Una ricerca pubblicata sull’International Journal of Molecular Sciences mostrerebbe che chi fuma sigarette elettroniche è soggetto allo sviluppo delle medesime modifiche molecolari che sono correlate al cancro nel tessuto orale, così come avviene per i fumatori delle normali sigarette. Si tratta di un altro studio che aggiunge ulteriori preoccupazioni per quanto riguarda i fumatori di sigarette elettroniche.
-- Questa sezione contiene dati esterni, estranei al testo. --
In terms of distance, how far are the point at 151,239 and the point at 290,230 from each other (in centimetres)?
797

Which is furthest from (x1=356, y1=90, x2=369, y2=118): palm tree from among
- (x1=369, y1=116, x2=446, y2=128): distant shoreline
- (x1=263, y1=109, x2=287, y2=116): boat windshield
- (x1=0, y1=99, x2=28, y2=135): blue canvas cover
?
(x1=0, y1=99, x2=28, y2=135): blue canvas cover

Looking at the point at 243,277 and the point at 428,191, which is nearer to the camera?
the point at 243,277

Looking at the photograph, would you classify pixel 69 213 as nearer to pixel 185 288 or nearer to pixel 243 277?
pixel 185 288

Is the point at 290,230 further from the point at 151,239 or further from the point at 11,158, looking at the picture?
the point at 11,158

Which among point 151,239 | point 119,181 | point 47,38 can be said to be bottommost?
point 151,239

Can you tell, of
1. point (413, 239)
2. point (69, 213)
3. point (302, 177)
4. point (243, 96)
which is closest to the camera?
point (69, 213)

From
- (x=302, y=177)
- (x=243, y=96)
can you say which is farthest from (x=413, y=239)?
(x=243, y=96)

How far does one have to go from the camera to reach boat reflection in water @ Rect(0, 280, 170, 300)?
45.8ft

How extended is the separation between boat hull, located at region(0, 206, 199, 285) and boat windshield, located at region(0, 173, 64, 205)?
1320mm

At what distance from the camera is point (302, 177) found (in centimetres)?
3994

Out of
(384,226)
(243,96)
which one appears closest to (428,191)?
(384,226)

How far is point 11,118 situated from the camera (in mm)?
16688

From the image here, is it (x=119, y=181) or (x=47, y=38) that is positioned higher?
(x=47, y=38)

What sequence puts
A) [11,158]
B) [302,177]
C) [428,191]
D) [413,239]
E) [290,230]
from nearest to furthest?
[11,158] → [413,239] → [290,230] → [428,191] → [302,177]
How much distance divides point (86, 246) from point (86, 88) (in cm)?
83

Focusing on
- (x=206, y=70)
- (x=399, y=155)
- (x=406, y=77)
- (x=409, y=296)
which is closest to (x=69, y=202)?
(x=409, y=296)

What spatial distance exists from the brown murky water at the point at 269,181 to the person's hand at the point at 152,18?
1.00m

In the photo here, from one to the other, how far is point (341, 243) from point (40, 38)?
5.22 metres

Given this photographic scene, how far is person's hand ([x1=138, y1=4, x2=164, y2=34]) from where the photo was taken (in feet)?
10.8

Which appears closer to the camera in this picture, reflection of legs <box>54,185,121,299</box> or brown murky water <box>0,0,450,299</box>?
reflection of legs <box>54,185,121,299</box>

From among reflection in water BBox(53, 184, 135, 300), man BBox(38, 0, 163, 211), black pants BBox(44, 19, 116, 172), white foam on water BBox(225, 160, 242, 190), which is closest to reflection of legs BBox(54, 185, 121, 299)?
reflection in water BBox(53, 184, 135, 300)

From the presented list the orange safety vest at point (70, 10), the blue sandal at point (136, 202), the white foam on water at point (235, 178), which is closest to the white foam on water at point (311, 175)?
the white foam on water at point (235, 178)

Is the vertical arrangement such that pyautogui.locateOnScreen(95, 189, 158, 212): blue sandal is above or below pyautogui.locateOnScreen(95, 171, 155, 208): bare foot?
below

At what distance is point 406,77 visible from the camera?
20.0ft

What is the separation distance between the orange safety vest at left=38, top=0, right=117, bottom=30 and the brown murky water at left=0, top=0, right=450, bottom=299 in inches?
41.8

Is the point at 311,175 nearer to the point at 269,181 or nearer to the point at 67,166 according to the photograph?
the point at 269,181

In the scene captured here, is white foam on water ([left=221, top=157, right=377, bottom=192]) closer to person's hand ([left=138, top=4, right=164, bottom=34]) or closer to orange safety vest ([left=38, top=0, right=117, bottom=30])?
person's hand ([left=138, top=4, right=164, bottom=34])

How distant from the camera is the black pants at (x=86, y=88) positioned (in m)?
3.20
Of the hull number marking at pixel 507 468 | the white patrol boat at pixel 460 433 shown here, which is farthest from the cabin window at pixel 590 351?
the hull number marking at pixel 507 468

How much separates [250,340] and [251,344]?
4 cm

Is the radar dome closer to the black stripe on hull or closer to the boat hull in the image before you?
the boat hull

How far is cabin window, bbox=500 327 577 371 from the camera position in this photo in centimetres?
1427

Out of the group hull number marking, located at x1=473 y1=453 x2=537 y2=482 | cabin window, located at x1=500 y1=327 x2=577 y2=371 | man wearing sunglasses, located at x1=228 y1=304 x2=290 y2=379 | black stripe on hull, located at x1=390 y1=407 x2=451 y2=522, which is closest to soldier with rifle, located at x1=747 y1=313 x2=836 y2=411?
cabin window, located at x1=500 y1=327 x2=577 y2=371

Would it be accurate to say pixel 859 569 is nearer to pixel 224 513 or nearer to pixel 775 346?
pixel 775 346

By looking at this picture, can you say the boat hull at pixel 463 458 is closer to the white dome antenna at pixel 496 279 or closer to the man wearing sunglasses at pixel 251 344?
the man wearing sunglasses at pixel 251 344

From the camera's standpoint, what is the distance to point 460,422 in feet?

Non si tratta, così come descritto nell’articolo di presentazione dello studio sul sito della University of Southern California (primo link qui sotto), di modifiche molecolari correlate ad uno stato che possa già essere descritto come condizione cancerogena o anche di pre-cancro, ma piuttosto un precoce avvertimento di un processo che, se non controllato, potrebbe potenzialmente portare al cancro.
Nello specifico, sia fumatori di sigarette che “svapatori” hanno mostrato, durante la ricerca, un’espressione anormale in numero consistente di geni legati allo sviluppo del cancro.

La stessa ricerca mostra però un fatto positivo: svapare resta quasi due volte più efficace di altre terapie sostitutive, quasi tutte legate alla somministrazione di nicotina, per smettere di fumare.
Secondo Ahmad Besaratinia, professore associato presso la Keck School of Medicine di USC e autore senior dello studio, “I dati esistenti mostrano che i vapori elettronici non sono semplicemente ‘vapore acqueo’ come credono alcune persone. Sebbene le concentrazioni della maggior parte dei composti cancerogeni nei prodotti e-cig siano molto inferiori a quelle del fumo di sigaretta, non esiste un livello sicuro di esposizione agli agenti cancerogeni”.